[Scene-based reasoning records]
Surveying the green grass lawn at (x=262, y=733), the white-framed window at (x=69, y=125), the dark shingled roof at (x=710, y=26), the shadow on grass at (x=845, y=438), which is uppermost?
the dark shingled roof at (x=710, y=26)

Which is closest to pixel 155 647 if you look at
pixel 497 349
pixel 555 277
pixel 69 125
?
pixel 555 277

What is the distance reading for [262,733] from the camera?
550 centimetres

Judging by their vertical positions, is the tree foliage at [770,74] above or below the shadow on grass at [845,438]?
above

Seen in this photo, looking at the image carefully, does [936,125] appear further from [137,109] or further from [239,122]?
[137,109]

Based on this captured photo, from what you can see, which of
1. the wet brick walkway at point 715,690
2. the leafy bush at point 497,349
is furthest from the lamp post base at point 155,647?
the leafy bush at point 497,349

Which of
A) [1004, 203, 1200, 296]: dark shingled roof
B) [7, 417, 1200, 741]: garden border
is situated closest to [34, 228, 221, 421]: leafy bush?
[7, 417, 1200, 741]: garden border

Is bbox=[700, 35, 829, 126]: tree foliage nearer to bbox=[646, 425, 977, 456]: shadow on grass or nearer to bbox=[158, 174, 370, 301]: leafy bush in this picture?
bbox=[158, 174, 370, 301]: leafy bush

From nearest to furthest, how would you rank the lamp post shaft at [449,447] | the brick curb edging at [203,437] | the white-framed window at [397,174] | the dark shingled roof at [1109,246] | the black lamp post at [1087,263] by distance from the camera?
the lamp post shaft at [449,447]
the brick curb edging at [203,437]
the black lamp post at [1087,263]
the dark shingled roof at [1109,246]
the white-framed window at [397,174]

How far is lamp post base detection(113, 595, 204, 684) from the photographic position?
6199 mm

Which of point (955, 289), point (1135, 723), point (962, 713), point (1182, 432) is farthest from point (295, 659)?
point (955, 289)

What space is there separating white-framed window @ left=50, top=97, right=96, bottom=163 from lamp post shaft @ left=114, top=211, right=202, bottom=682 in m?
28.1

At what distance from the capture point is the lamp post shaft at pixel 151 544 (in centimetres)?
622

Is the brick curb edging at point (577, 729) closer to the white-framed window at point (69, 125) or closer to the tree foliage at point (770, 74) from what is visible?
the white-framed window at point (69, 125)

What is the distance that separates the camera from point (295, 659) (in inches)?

◆ WHAT TO DO ◆
Extract the lines above from the one containing "Which of point" to the last line, both included, exactly as written.

◆ EXPECTED OUTPUT ◆
Which of point (955, 289), point (1135, 723), point (962, 713), point (1182, 432) is farthest from point (295, 659)?
point (955, 289)

What space is there separating white-framed window @ left=50, top=97, right=96, bottom=163 from lamp post shaft @ left=114, top=211, right=202, bottom=682 in m?
28.1

At what distance from the capture point is the lamp post shaft at pixel 151 544 (in centimetres)?
622

Is the brick curb edging at point (577, 729) closer to the white-framed window at point (69, 125) or closer to the tree foliage at point (770, 74) from what is visible?
the white-framed window at point (69, 125)

What is the distance that separates the camera from point (295, 659) (in inches)?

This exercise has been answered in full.